Saturday, January 04, 2014

The ranting over what amounted to an ordinary snow storm shows how pathetic media has become.
And how much we tend to believe in the hype.
I stopped off at the supermarket after work to get a few cans of cat food and found the aisles mobbed and the check out lines so long I almost gave up and went home without my purchases.
We are suffering from global warming, but not every storm is a super storm that my local radio station (CBS) can exploit.
Sometimes, a storm is just a storm.
But we act as if we might starve if we do not stock up.
I talked to my neighbor about it while shoveling the walk yesterday morning, and she was as appalled by the over reaction as I was.
The problem goes back two decades to that time when the United States first invaded Iraq and people on this side could not get enough of scud missile reports, glued to their radios and TVs for a blow by blow account.
This was the first time I noticed the insane need to instant information, and something I believe led to the impact of internet news – a kind of extension of the insane nightly body count we used to get during the evening news during Vietnam.
A rubber necking mentality where we cannot get enough gruesome reports, and cannot get them soon enough.
For the news industry with not enough major events to justify our existence, we have to hype up everything until the real thing comes along.
So every terrorist threat is treated like a new 9/11 and every storm treated like a Sandy.
This idea that we need to keep people scared scares me, because it suggests manipulation, and an acceptance of the monstrous behavior of groups like the NSA who justify their intrusion into our private lives with the idea that they are keeping us safe.

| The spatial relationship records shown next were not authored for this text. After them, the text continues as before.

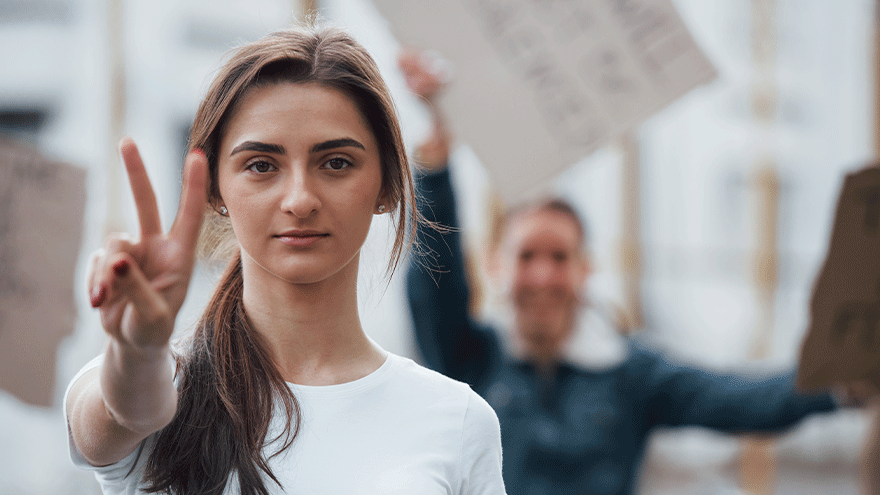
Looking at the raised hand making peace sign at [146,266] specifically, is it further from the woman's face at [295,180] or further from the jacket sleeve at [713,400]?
the jacket sleeve at [713,400]

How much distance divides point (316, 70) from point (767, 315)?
152 inches

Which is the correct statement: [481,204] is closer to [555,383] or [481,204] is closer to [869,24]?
[555,383]

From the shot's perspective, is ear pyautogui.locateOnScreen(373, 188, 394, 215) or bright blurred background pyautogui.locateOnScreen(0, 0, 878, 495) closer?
ear pyautogui.locateOnScreen(373, 188, 394, 215)

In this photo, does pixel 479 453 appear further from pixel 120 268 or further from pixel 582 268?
pixel 582 268

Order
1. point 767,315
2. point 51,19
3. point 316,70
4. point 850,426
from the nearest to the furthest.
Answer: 1. point 316,70
2. point 51,19
3. point 767,315
4. point 850,426

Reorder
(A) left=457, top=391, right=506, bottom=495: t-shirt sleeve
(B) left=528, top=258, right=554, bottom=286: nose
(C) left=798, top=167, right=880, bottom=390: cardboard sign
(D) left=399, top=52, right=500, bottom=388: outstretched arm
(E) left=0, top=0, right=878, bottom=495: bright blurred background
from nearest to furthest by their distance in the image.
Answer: (A) left=457, top=391, right=506, bottom=495: t-shirt sleeve < (D) left=399, top=52, right=500, bottom=388: outstretched arm < (C) left=798, top=167, right=880, bottom=390: cardboard sign < (B) left=528, top=258, right=554, bottom=286: nose < (E) left=0, top=0, right=878, bottom=495: bright blurred background

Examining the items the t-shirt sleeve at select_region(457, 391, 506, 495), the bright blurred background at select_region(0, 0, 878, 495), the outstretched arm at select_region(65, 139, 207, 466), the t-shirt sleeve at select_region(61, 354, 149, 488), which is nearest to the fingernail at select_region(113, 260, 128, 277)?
the outstretched arm at select_region(65, 139, 207, 466)

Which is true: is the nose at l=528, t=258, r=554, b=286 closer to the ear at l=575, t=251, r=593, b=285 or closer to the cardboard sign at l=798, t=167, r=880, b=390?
the ear at l=575, t=251, r=593, b=285

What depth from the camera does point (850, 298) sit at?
1222 mm

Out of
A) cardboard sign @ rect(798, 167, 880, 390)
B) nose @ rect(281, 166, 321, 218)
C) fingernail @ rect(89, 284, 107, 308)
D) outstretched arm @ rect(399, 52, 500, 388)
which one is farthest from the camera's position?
cardboard sign @ rect(798, 167, 880, 390)

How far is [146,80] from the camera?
8.39ft

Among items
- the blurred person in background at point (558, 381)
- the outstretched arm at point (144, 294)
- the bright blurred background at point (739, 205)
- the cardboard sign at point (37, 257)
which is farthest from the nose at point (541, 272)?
the bright blurred background at point (739, 205)

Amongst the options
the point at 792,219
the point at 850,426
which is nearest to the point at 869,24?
the point at 792,219

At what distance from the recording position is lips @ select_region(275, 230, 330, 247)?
1.95ft
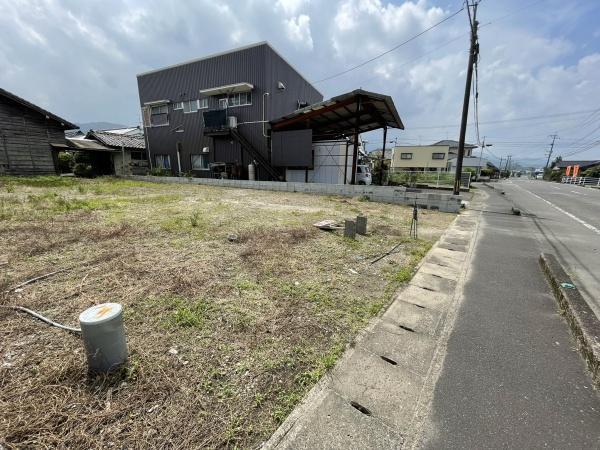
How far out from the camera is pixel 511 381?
6.82 feet

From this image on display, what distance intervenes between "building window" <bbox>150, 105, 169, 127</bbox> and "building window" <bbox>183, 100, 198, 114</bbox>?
207 centimetres

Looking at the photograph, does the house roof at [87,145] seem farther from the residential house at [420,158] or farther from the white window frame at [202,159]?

A scared population serves this group well, because we believe anything they say, hyped up inside with the inner fear that we might not survive the next Sandy or 9/11 when as Freud once pointed out we get our wish for it.
The NSA and other political powers tend to make enemies of us around the world, and then defend us from the enemies they create, and so every snow storm becomes a major tragedy, and every threat becomes an excuse for additional erosion of rights.

I keep thinking of the guy who wanted to put explosives in his shoes, or in his underwear, and how similar it sounded to the plots the CIA used to create to go after Castro in the early 1960s. Sometimes a terrorist is just a terrorist, regardless on whose side he’s on. And sometimes a snow storm is just a snow storm, no matter how much the radio wants it to be something more.